How we used Reinforcement Learning to solve the Abbey of Crime | Juantomás Garcia Molina

Learn how to solve complex problems using reinforcement learning and deep learning, as demonstrated by the Abbey of Crime project, where a neural network plays a difficult game with billions of possible moves.

Key takeaways
  • Using Keras is recommended for deep learning projects.
  • Reinforcement learning is a method to learn from rewards or punishments.
  • The Abbey of Crime project uses a neural network to play a game.
  • The game is very difficult to solve, with billions of possible moves.
  • The project uses a Docker file to create a container for the game engine.
  • The game engine is run in a Kubernetes cluster with 10 machines.

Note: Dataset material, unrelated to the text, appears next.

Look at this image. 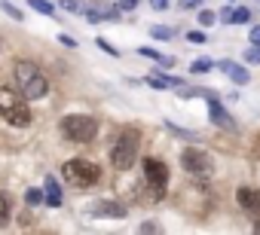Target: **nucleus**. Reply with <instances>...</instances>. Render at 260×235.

  • The project uses a smart cluster to manage the game engine and artificial intelligence.
  • The artificial intelligence needs to learn from rewards or punishments to improve its game-playing abilities.
  • The project uses a OpenAI gene to normalize the game environment.
  • The game is played in a loop, with the artificial intelligence making decisions and receiving rewards or punishments.
  • The project uses a fake keyboard to interact with the game engine.
  • The game engine runs in a cluster with multiple machines.
  • The project uses a neural network to predict the outcome of the game.
  • The artificial intelligence needs to learn from millions of games to improve its abilities.